>> Start RECORDS FOR THE EXERCISE

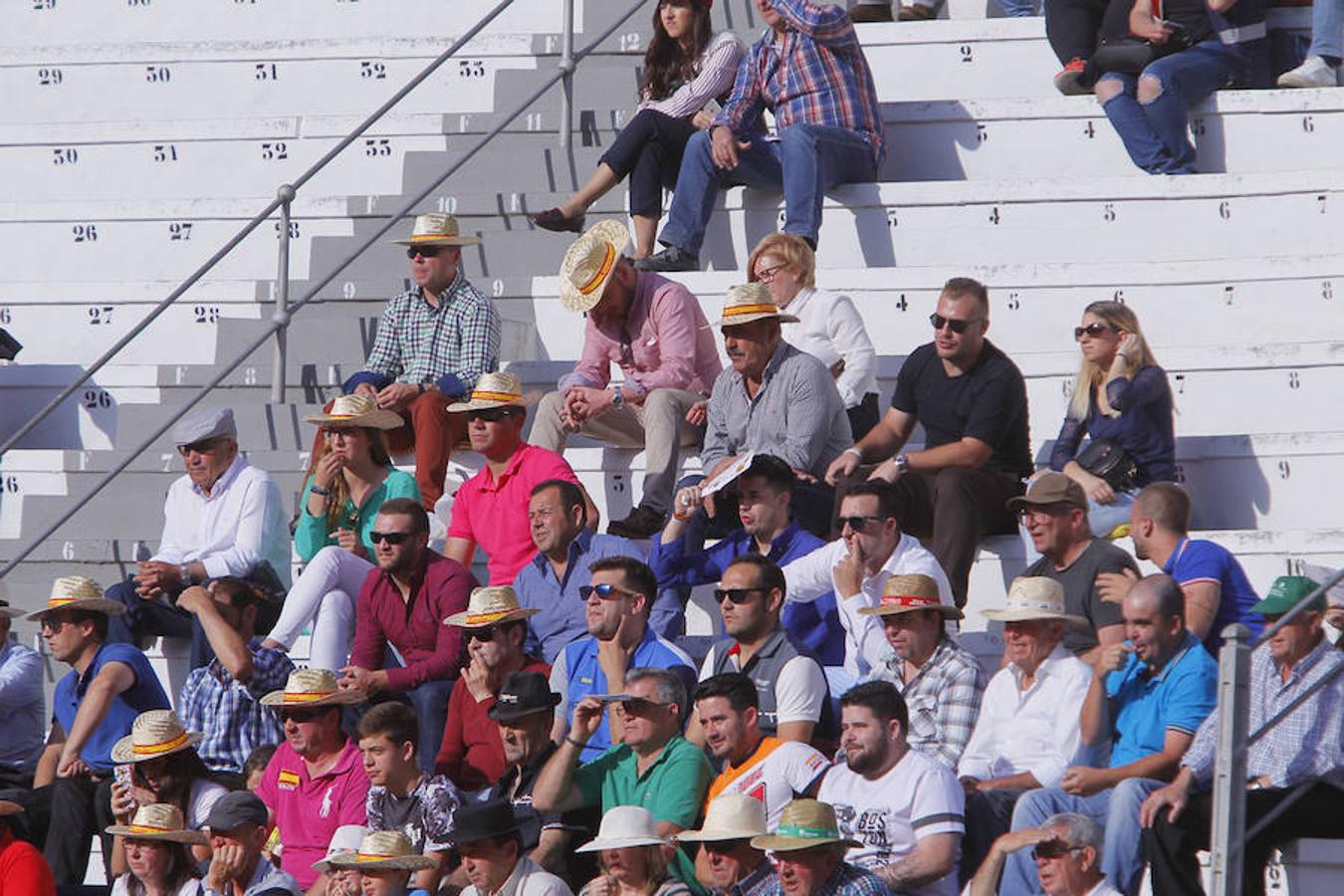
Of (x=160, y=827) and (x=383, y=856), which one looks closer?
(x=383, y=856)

>> End RECORDS FOR THE EXERCISE
>> Start RECORDS FOR THE EXERCISE

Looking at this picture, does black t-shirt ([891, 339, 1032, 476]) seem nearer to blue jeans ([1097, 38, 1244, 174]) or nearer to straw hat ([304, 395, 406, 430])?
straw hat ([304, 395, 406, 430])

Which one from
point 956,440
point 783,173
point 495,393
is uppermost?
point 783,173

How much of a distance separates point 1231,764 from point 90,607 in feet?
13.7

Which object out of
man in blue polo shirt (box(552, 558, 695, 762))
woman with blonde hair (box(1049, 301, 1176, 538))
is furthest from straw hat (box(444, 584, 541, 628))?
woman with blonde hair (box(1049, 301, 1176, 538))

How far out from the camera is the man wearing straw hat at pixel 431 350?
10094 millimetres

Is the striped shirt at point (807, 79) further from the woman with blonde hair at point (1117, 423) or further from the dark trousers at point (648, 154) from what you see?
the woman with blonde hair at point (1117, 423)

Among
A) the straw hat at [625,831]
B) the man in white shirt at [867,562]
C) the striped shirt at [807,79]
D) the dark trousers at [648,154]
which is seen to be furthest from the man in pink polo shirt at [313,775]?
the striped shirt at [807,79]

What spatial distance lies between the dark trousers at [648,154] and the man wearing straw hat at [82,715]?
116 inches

>> End RECORDS FOR THE EXERCISE
>> Start RECORDS FOR THE EXERCISE

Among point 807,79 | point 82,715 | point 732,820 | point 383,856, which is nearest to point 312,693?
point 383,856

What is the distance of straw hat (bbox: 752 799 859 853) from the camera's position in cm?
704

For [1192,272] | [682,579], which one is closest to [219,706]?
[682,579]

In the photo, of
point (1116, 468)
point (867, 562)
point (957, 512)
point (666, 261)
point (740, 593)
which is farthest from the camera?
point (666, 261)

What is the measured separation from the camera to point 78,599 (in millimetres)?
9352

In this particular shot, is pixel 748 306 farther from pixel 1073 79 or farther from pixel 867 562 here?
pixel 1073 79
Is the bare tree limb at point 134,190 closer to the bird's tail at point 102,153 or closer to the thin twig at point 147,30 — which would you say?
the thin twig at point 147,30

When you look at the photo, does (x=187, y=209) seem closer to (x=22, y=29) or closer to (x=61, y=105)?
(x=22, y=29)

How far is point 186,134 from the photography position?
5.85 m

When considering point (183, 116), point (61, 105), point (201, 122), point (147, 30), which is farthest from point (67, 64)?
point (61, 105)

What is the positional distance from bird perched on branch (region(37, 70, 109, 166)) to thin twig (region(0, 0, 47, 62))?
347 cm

>> End RECORDS FOR THE EXERCISE

§ PROBLEM DETAILS
Gather every line of the records above that contains the word "blonde", copying each line in full. Case counts, so only exact-case matches qualify.

§ REPLY TO THE TASK
woman with blonde hair (box(1049, 301, 1176, 538))
woman with blonde hair (box(1049, 301, 1176, 538))
Is the striped shirt at point (807, 79) further from the woman with blonde hair at point (1117, 423) or further from the dark trousers at point (648, 154) from what you see?
the woman with blonde hair at point (1117, 423)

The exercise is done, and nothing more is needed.